No se necesita volver a una ciudad para aspirar su aroma y recordar lo vivido en ella; basta, en ocasiones, husmear un olor percibido en esa ciudad para resucitar vivencias olvidadas, volver a la vida recuerdos enterrados en ella.
Cuando de un antiguo pasado no subsiste, después de la muerte de los seres, después de la destrucción de las cosas, solos, más frágiles pero más vivaces, más inmateriales, más persistentes, más fieles, el olor y el sabor siguen aún durante mucho tiempo, como las almas, recordando, aguardando, esperando, sobre la ruina de todo el resto, cargando sin flaquear, sobre la diminuta gota casi impalpable, el edificio inmenso del recuerdo
, escribe Marcel Proust en una de las magistrales páginas de En busca del tiempo perdido, nombre que su traductor Pedro Salinas dio en español a la obra titulada por el autor: À la recherche du temps perdu. Sin duda, Proust debió jugar con el doble sentido de à la recherche
, que significa a la vez en busca de
y la investigación
. Un lector tan curioso como atento de la obra proustiana puede percatarse de la búsqueda literaria y existencial del tiempo que lleva a cabo el autor, a la vez que de su investigación científica de la memoria y el tiempo. Proust describe el fenómeno de la evocación a partir del olor de una magdalena, adelantándose así a los estudios científicos de la memoria olfativa.

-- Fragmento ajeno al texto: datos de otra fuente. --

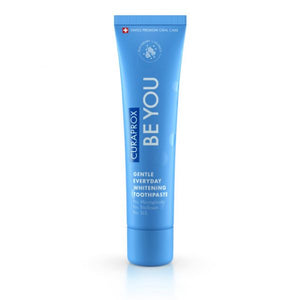 Curaprox Be You Pasta de Dentes Blue 60ml - My Cosmetics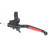 22mm Handlebar Brake Lever with 1.45m Cable Left for 2 Stroke 47CC 49CC Mini Quad ATV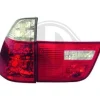 Baklyktesats till BMW X5 (E53)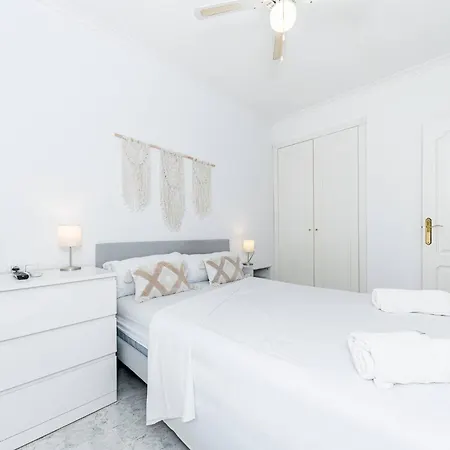 Apartamento Casa Maese *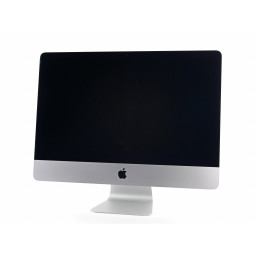 Шаг 1 iMac Intel 21,5 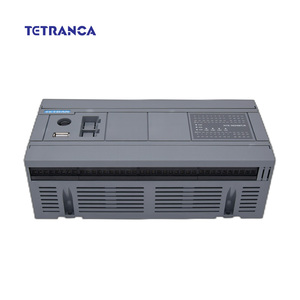 Software de programación PLC habilitado para IoT con interfaz de comunicación RS485
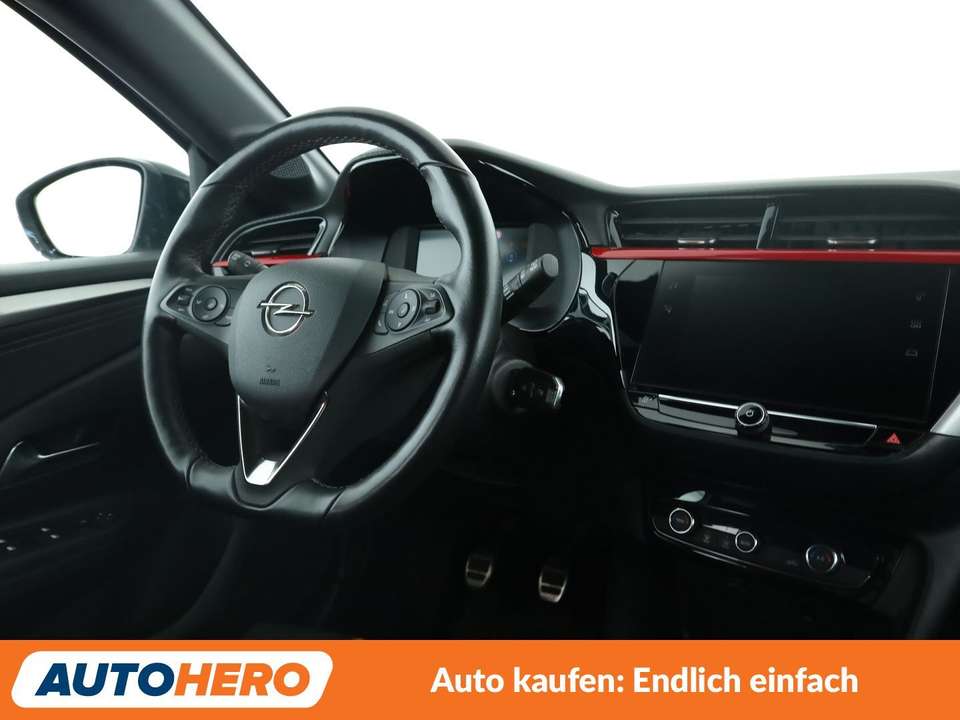 Opel Corsa - Imagem 13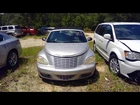 Fuse Box Engine Compartment With Turbo Fits 03-05 Pt Cruiser 1129636 Used. Price: $69.90.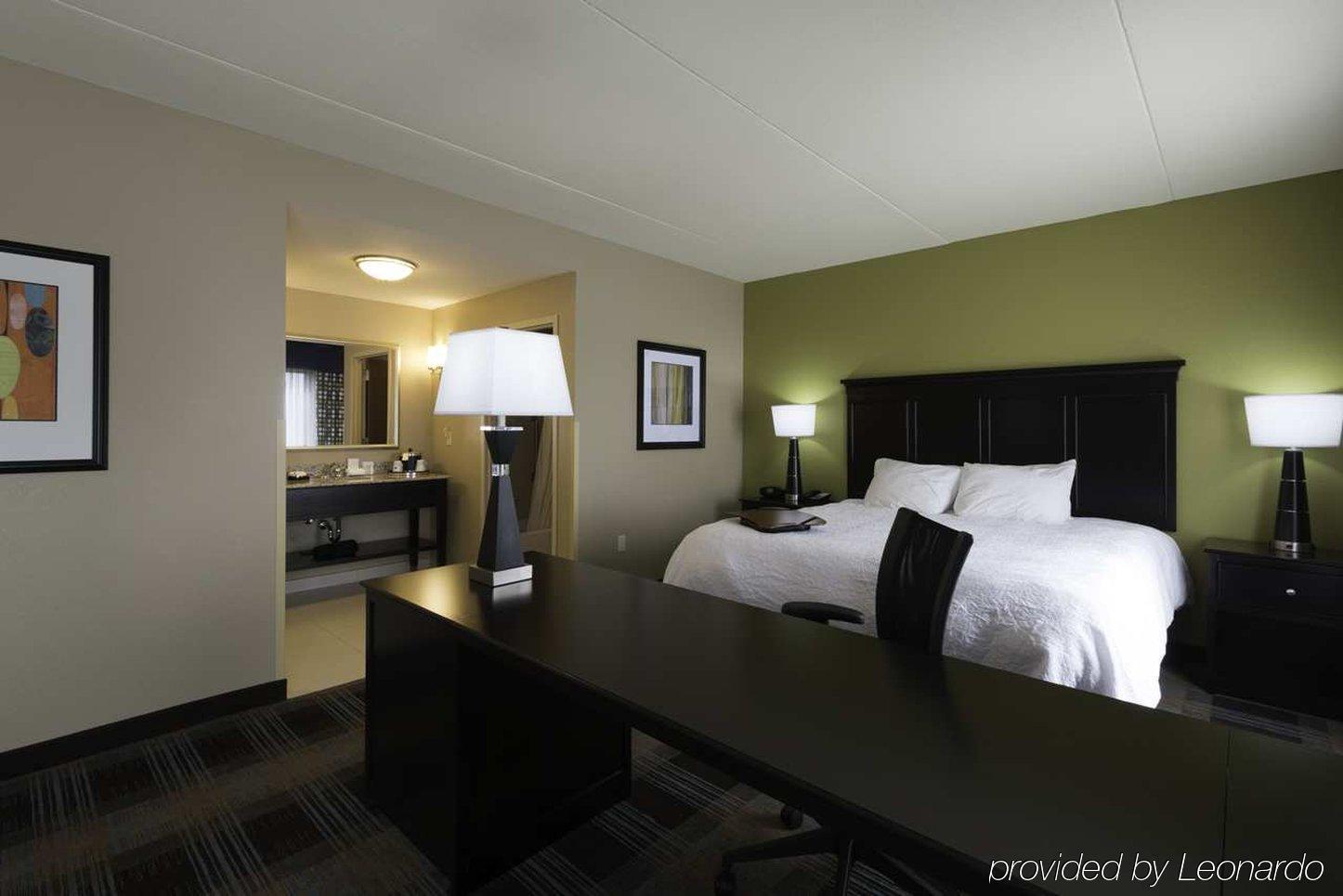 เบย์มอนต์ บาย วินด์แฮม คลาร์กสวิลล์ นอร์ทอีสต์ Hotel คลาร์กส์วิลล์ ภายนอก รูปภาพ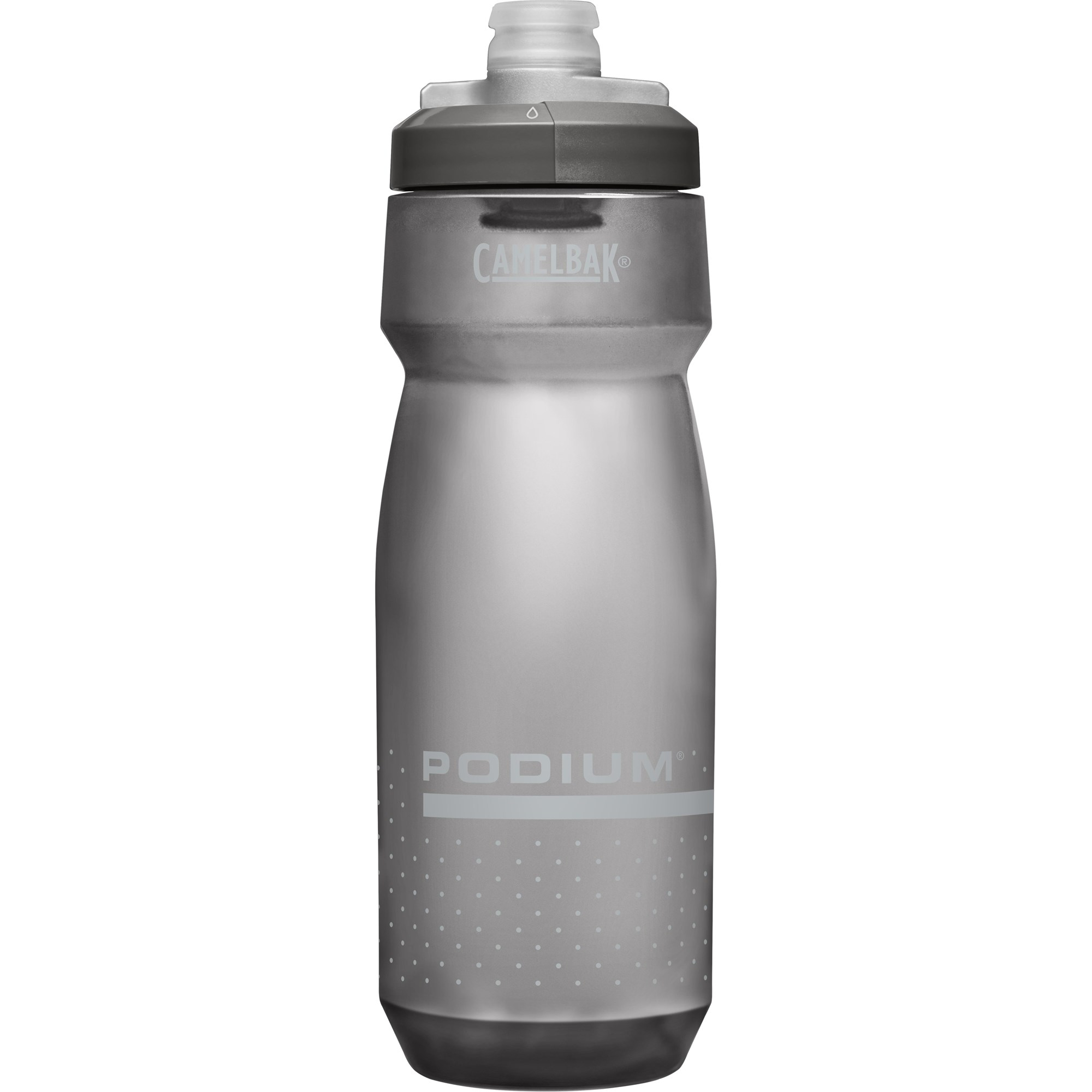 Camelbak Podium Water Bottle (710ml) - BPA Free, Easy Squeeze, High Flow - Picture 8 of 13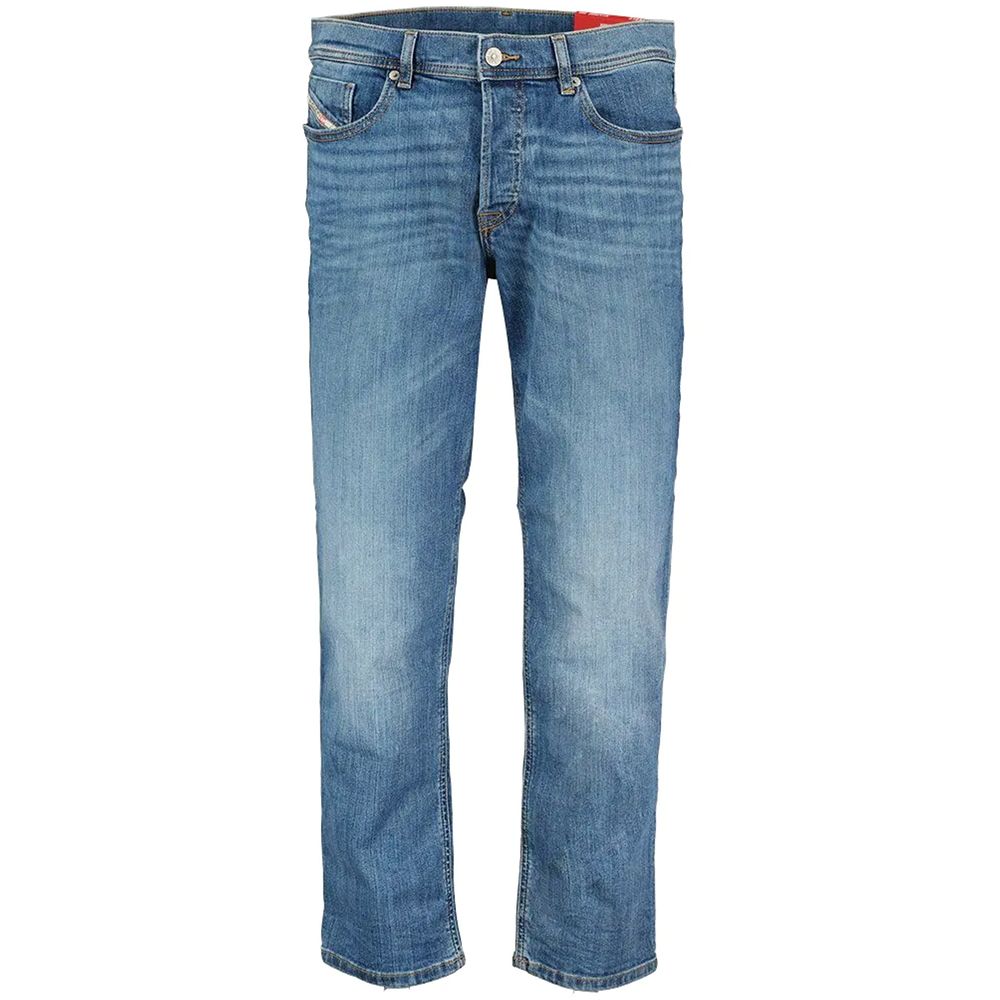 

Джинсы и брюки Diesel Cotton для мужчин, синий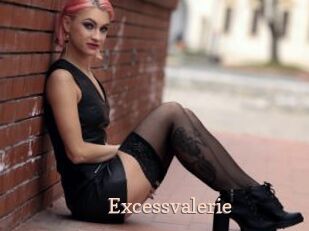 Excessvalerie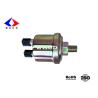 Buy cheap 0 ~ 10 Bar Diesel Generator Set Parts Mechanical Oil Pressure Sender Sensor from wholesalers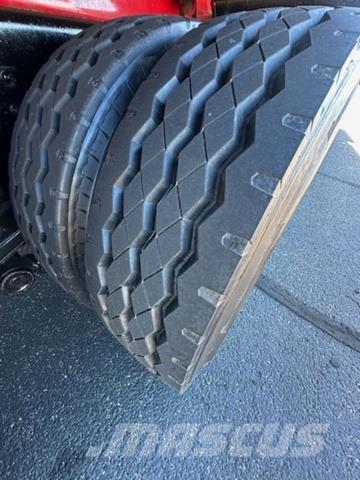 Peterbilt 520 Altele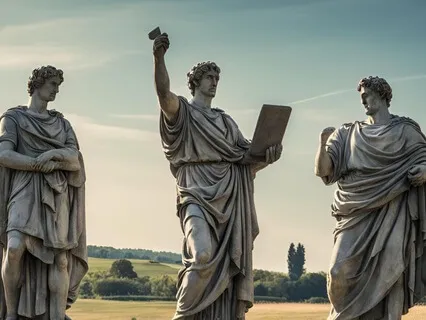 Stoic Snippets: Mo People, Mo Problems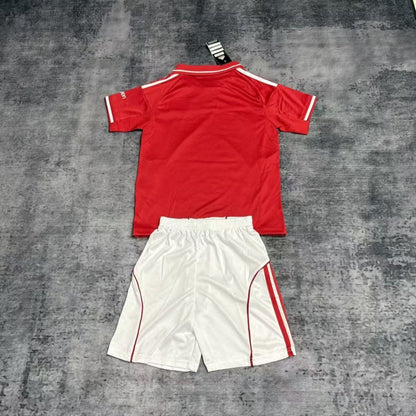 Kids Set Nottingham Forest 2025/26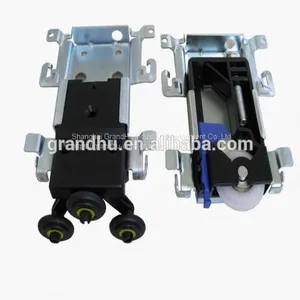 Hot Sales ! Formerly Stanley Visible Sliding Door Roller VR1005 Used for Steel Frame Door thumbnail-1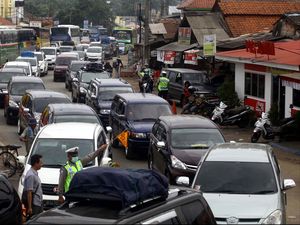3 Rencana Rombak Habis-habisan Kawasan Puncak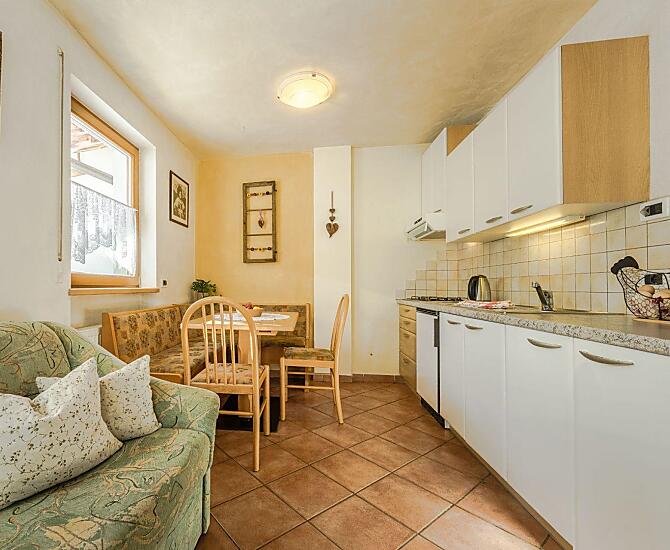 Tieshof - gallery Photo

El poder evocativo de los olores es fundamental en la memoria. Mientras la nariz humana podría ser capaz de percibir hasta un billón de olores diferentes, nuestra memoria olfativa no retendría más que algunos millares. Pero los olores asociados en particular a los recuerdos poseen un poderoso efecto de reminiscencia. La memoria olfativa es a la vez fulgurante y poderosa. A diferencia de otras áreas sensoriales en el cerebro, el córtex olfativo está intrincado en regiones implicadas en la emoción y la memoria de recuerdos personales. La investigación científica ha demostrado que los recuerdos surgidos a causa del olor son más emocionales, vivos y durables que los asociados a otros sentidos.
Los lazos entre los olores y la memoria son profundos y poderosos, anclados en la biología misma del cerebro. Los olores tienen el poder único de transportarnos en el tiempo, de despertar recuerdos olvidados y desencadenar emociones intensas.
La próxima vez que huela un aroma familiar y se sienta sumergido en la nostalgia, deténgase un momento para gozar la magia del sentido olfativo. Viaje en el tiempo y fuera del tiempo, ahí donde yace lo que queda, de nosotros y en nosotros, para siempre.